|Time of day when "clock" genes peak in each organ--Courtesy of UPenn|
In addition to being blockbuster drugs, Nexium, the Advair Diskus and Rituxan all have a half-life of fewer than 6 hours and target circadian genes, meaning that their efficacy could be influenced by the timing of their administration due to the so-called biological/molecular clock, according to University of Pennsylvania researchers.
And those three medications are not alone. Using RNA sequencing and DNA arrays to quantify the level of expression of 12 mouse organs throughout the day, the team determined that 56 of the 100 best-selling drugs in the U.S. target the product of a circadian gene.
"The genome is under much more clock control than we once thought," said former UPenn postdoc Michael Hughes, now a biology professor at the University of Missouri-St. Louis, in a UPenn news release.

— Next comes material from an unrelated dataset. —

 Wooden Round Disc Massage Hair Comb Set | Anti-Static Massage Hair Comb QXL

Hughes and colleagues found that the transcription into proteins of 43% of protein coding genes was influenced by circadian rhythms.
The team found wide discrepancies between organs, with the liver having the most circadian genes (3,186) and the brain's hypothalamus the fewest (642). In addition, 1,400 genes had a different patterns of expression depending on which organ it was operating in, and only 10 oscillated in all 12 organs, forming the body's "core clock." In generally the expression of circadian genes is highest during the dawn and dusk hours.

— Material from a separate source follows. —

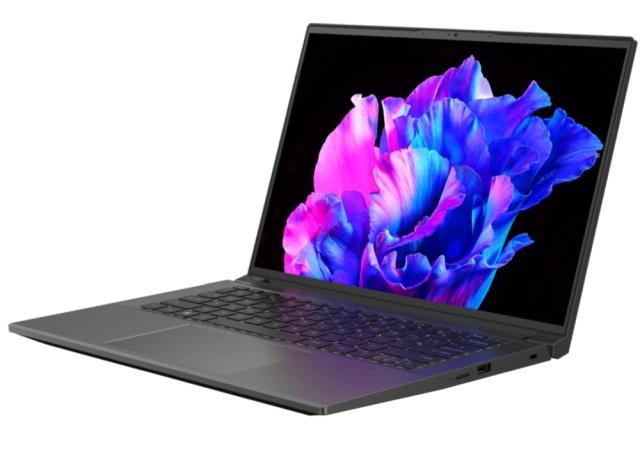 Лаптоп Acer Swift X, SFX14-71G-7591, (14-ядрен) Intel Core i7 13700H (up to 5.0GHz, 24MB), 14.5" WQXGA (2560 x 1600) IPS, 120Hz, SlimBezel, 16GB LPDDR5, 1024GB PCIe SSD, GeForce RTX 3050 6G-GDDR6, Micro SD, WIFI 6E BT 5.0, Backlit KB, FPR, Win 11 Pro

Knowledge of the circadian rhythms of various genes has strong clinical implications. Cancer, Type 2 diabetes, Alzheimer's disease, schizophrenia, Down syndrome, obesity and coronary artery disease are the diseases most closely associated with circadian genes, according to the team's paper in the Proceedings of the National Academy of Sciences.
The study marks advancement in chronotherapy. "At its core, this field aims to understand how the time of day influences the metabolism, efficacy toxicity and off-target effects of therapeutics," the paper explains.
Chronotherapy has already proven influential, leading to the insight that short half-life statins work best when taken before bedtime, because cholesterol is synthesized when we sleep. Similarly, aspirin should be taken at night when used to prevent heart attacks because of the oscillation of Ptgs1 gene expression, the paper says. In general, medications with short half-lives are more susceptible to circadian rhythms because they are available in the body for a shorter duration of time.
"Now we know which drug targets are under clock control and where and when they cycle in the body. This provides an opportunity for prospective chronotherapy," said UPenn professor of Systems Pharmacology and Translational Therapeutics John Hogenesch in the university news release.
Currently, the timing of drug delivery is not a highly considered factor. The articles says that "the influence of time of administration on the majority of pharmaceuticals on the today has not been extensively studied, and circadian effects are not an aspect of drug efficacy and safety trials."